Die Zeitung Business Day berichtet, dass die Regeln des Black Economic Empowerment (BEE - Eigentum ehemalig benachteiligter Gruppen an traditionell "weißen" Unternehmen) von einer reinen Anteilsübernahme zu mehr produktiven Aktivitäten verschoben werden sollen.

Fin24.com, Business Day, 20. April 2011

Johannesburg - Government is planning to shift black economic empowerment (BEE) rules away from equity investment and ownership towards productive activities, Business Day newspaper reported on Wednesday.

The Department of Trade and Industry told the newspaper that amendments to the broad-based BEE Act, aimed at shifting its focus from equity deals to enterprise development, will be tabled in Parliament by July.

BEE is designed to widen ownership of the South African economy, which is still mainly in white hands 17 years after the end of apartheid.

A number of global and local firms have sold portions of their local units to black investors to meet the regulations.

Some BEE deals have been criticized by unions and opposition politicians who say they benefit a small group of politically connected black businessmen to the exclusion of the vast majority of poor black South Africans.

The amendments would seek address criticism that BEE was only creating a class of passive black shareholders rather than entrepreneurs actively engaged in economic activity.
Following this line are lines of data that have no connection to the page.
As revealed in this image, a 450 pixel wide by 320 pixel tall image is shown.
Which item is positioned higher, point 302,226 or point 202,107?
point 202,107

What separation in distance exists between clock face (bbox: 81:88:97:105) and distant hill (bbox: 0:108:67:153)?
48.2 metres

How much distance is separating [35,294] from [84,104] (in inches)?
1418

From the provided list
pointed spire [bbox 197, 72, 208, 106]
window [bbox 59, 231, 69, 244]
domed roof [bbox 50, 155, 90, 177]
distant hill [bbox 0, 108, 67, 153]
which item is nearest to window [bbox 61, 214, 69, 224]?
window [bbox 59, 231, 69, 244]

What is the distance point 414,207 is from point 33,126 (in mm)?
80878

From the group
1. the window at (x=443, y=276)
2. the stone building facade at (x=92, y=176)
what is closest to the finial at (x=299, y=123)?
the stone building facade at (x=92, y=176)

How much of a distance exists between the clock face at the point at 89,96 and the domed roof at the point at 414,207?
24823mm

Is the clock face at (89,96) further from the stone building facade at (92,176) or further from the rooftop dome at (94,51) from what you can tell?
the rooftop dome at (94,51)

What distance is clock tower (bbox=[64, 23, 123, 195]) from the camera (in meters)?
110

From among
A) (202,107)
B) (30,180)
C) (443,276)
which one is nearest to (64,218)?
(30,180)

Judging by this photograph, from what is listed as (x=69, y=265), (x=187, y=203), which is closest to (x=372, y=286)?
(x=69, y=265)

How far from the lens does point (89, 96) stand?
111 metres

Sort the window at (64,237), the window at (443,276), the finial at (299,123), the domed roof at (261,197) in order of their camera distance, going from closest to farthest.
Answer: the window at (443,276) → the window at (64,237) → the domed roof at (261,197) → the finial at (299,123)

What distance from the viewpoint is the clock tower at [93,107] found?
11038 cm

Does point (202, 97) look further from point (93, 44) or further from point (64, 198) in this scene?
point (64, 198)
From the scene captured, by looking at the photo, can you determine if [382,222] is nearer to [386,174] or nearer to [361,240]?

The amendments would also be in line with the government's efforts to promote initiatives aimed at enhancing production and bolstering growth in South Africa.

Last month, Microsoft South Africa, a unit of the world's largest software firm, said it will invest R475m in four black-owned software firms to meet BEE rules.

The deal was in place of selling a stake to black investors, which is the route usually taken by most foreign and local firms in Africa's biggest economy.